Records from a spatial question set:
################

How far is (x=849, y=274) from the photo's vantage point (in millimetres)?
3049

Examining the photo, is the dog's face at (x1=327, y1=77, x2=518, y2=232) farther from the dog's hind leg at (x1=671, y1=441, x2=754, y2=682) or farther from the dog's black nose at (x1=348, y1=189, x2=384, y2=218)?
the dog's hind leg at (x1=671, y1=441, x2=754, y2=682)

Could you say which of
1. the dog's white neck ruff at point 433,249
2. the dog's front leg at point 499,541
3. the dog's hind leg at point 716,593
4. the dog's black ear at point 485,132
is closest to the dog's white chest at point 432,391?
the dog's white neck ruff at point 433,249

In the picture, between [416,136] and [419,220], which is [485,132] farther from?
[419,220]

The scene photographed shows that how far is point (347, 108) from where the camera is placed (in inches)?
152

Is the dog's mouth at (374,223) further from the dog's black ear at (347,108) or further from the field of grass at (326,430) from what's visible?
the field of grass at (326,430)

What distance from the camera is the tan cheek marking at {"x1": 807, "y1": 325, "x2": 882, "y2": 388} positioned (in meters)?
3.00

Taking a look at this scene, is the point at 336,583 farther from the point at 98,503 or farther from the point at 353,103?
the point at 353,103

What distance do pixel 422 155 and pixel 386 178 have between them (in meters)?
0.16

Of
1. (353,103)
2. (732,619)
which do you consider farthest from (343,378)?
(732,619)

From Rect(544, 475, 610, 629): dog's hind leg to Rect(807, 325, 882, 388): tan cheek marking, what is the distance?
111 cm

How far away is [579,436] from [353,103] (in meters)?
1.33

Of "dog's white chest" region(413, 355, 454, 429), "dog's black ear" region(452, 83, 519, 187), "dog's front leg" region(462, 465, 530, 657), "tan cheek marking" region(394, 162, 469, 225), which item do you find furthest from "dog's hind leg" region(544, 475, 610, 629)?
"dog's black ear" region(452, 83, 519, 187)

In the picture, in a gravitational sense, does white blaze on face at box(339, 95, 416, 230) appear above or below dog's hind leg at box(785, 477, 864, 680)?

################

Exercise: Print the lines above verbatim, starting at the line that contains "From Rect(544, 475, 610, 629): dog's" and ending with the final line of the records, both included.

Completed exercise:
From Rect(544, 475, 610, 629): dog's hind leg to Rect(807, 325, 882, 388): tan cheek marking, what is the distance?
111 cm

How far away is [579,436] from [353,103] (in meters)?
1.33

Of "dog's white chest" region(413, 355, 454, 429), "dog's black ear" region(452, 83, 519, 187), "dog's front leg" region(462, 465, 530, 657), "tan cheek marking" region(394, 162, 469, 225), which item do you find furthest from "dog's hind leg" region(544, 475, 610, 629)?
"dog's black ear" region(452, 83, 519, 187)

In the picture, in a gravitational sense, does white blaze on face at box(339, 95, 416, 230) appear above or below dog's hind leg at box(785, 477, 864, 680)?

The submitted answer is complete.